• [Requirement]
Where a line of the data below has the string "with", copy that line.
-- Data for processing follows --
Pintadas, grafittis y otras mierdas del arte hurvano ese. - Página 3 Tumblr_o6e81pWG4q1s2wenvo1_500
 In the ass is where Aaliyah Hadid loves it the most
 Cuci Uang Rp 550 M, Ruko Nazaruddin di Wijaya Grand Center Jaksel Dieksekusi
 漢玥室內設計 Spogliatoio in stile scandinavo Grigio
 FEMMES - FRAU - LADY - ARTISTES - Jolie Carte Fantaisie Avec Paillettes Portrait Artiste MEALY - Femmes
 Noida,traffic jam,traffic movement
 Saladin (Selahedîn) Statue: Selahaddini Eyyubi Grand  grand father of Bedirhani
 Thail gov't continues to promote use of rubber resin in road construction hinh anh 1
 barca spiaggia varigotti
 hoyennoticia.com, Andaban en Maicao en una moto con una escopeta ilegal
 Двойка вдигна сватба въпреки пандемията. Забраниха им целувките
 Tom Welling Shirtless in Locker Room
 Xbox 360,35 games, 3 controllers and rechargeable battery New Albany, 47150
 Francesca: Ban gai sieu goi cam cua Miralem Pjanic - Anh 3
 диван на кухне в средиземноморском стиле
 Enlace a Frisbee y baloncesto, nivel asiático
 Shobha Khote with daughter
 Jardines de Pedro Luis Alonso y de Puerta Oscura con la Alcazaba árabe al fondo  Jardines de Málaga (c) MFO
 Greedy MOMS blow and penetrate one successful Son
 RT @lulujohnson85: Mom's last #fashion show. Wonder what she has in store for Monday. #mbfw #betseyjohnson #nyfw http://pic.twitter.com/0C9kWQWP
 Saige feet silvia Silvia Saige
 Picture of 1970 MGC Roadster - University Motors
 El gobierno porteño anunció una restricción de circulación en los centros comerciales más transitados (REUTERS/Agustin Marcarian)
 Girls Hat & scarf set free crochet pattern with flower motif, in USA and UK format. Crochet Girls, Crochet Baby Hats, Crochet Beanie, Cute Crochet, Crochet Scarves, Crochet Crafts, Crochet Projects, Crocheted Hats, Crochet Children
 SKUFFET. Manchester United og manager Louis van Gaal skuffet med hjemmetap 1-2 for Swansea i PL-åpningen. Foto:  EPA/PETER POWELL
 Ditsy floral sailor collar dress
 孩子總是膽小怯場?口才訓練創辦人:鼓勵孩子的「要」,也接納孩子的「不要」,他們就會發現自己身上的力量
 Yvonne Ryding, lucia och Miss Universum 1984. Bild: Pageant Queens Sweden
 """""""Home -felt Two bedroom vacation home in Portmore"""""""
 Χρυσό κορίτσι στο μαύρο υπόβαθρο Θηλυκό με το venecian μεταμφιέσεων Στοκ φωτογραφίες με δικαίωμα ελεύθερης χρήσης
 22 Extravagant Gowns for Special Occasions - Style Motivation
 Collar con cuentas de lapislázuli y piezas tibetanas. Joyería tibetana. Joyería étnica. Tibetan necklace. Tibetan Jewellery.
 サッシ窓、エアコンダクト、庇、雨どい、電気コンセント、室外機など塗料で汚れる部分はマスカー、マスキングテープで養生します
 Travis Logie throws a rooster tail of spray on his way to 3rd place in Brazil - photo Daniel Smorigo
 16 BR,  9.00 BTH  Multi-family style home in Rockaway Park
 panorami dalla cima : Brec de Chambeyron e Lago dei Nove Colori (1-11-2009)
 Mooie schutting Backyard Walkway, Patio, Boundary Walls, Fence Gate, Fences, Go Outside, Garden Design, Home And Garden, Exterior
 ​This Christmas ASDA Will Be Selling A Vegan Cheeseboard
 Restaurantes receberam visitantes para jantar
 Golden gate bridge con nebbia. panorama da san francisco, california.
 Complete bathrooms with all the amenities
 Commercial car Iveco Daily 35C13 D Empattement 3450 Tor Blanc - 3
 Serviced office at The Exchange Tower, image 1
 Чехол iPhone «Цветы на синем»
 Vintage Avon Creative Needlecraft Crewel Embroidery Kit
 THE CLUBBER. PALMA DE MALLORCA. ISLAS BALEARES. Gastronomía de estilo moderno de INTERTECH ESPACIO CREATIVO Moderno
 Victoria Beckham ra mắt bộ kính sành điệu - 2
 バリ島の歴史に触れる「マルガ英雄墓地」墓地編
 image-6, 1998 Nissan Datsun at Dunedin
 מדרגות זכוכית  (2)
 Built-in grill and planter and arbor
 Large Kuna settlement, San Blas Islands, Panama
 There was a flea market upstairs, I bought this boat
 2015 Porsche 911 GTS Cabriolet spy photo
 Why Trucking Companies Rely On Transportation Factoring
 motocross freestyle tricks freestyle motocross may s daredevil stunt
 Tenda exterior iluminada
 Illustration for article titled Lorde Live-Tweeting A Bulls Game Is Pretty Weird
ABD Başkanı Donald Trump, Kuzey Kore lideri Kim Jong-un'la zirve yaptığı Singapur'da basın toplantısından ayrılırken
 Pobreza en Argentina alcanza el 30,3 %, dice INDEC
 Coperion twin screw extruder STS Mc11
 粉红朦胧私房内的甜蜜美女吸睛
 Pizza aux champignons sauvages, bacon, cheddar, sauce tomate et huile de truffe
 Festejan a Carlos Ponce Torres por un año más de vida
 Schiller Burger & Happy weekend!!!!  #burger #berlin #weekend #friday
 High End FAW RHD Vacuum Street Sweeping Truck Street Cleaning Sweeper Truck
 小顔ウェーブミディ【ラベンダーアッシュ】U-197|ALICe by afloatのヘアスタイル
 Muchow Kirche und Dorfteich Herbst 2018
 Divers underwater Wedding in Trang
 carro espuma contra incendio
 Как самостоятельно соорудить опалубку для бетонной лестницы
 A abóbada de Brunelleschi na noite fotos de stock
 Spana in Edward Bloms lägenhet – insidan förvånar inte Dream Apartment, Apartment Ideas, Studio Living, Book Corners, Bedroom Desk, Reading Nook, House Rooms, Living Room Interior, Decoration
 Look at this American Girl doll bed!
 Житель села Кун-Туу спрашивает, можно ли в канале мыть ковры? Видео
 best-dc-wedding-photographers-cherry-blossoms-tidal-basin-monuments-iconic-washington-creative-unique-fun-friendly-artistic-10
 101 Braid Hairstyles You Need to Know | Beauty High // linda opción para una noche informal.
-- Data for processing concluded --
• [Output of the task]
 Shobha Khote with daughter
 Girls Hat & scarf set free crochet pattern with flower motif, in USA and UK format. Crochet Girls, Crochet Baby Hats, Crochet Beanie, Cute Crochet, Crochet Scarves, Crochet Crafts, Crochet Projects, Crocheted Hats, Crochet Children
 Complete bathrooms with all the amenities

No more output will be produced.